Wednesday, December 21, 2011

PV cheaper than reported


Some in the industry can be surprised when public or academic reports predict photovoltaics playing a small role in the world’s future energy mix, on the basis of cost. It is often repeated that the technology is just too expensive. But recent research from Queens University and Michigan Technological University has shown that the price of photovoltaics is often vastly overinflated in these studies.
A graph showing falling module prices.
Module price declines have been dramatic. Image: Bank Sarasin/Solarpraxis AG/Angelika Boehm.
At a time when share prices have been taking a dive and many photovoltaic companies are winding back capacity and shedding staff, good news on the state of the industry feels outweighed by bad. However, a new study shows that there is reason to hope in that falling module, and balance of system, prices mean that grid parity can be said to have occurred in many parts of the world.
The paper was called: "A review of solar photovoltaic levelized cost of electricity", and was published in the journal Renewable and Sustainable Energy Review, earlier this month.
One of the researchers behind the study, Joshua Pearce from Michigan Tech, told pv magazine that most of the previous analysis as to the cost of photovoltaic electricity (LCOE), was incorrect and the resulting photovoltaic LCOE too high. Pearce said that one of the key findings was that there was not a clear, standard and transparent set of assumptions, which give the LCOE, across much of the research.
"Some of the other papers, and we studied more than 120 papers, didn’t even state what there assumptions are. As our paper shows, those assumptions can greatly vary the LCOE amount you end up with."

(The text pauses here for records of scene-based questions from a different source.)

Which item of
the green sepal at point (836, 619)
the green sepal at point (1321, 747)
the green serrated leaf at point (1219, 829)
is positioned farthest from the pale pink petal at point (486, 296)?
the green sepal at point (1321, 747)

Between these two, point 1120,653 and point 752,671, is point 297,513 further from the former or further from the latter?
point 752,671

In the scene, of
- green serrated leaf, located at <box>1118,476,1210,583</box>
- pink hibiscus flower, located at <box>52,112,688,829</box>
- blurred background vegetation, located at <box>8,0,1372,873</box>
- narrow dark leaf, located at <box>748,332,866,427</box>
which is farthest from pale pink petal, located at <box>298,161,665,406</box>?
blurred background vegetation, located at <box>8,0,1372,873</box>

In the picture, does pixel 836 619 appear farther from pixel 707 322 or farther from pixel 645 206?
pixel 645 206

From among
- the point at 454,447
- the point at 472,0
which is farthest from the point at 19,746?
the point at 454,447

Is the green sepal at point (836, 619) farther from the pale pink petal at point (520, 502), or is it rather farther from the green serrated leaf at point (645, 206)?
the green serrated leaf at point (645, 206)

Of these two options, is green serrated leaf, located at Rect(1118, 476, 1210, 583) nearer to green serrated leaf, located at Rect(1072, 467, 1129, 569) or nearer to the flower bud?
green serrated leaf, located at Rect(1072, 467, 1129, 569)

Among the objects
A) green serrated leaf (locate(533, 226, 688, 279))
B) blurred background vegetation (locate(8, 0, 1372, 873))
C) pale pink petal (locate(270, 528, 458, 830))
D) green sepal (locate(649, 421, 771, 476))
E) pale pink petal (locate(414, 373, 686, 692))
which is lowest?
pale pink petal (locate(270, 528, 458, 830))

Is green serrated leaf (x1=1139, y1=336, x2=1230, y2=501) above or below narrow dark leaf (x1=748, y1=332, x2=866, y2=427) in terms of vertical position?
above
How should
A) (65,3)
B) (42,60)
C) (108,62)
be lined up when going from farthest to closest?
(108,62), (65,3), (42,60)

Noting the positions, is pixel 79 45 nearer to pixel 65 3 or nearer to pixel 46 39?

Why PV is so much cheaper than first thought
Pearce said that there are three major and decisive discrepancies between past photovoltaic LCOE calculations and he and his co-author’s calculations. The first was the cost of modules. Some papers using module costs averaged them over time, so were way too high. "The problem is that the cost of panels has been dropping so rapidly, that the cost over the last five years is completely immaterial to anything that you would be doing today."
The second factor is the lifetime of modules assumed in many LCOE models. Pearce says that with recent improvements in technology, an assumption of a 20-year lifetime is way too short. "There is no way we should be assuming anything short of 30 years. These are solid state devices, there are no moving parts." Pearce says that backsheet technology improvements in particular have extended module lifetimes.
The degradation rates assumed in many studies, is the third factor that this recent paper departs from previous LCOE assumptions. "Studies in the past have used degradation rates of five percent a year, two percent or one percent, but the latest studies on standard modules, which are crystalline and polysilicon silicon, those numbers should be closer to 0.1 or 0.2 percent."
The result of these assumptions to calculate today’s costs, argued Pearce, is that you get a much lower LCOE than all of the previous papers in the field. "There are some funny papers in there, where people are predicting we wouldn’t be able to get to sales of photovoltaic panels of under a dollar-per-watt until 2035!"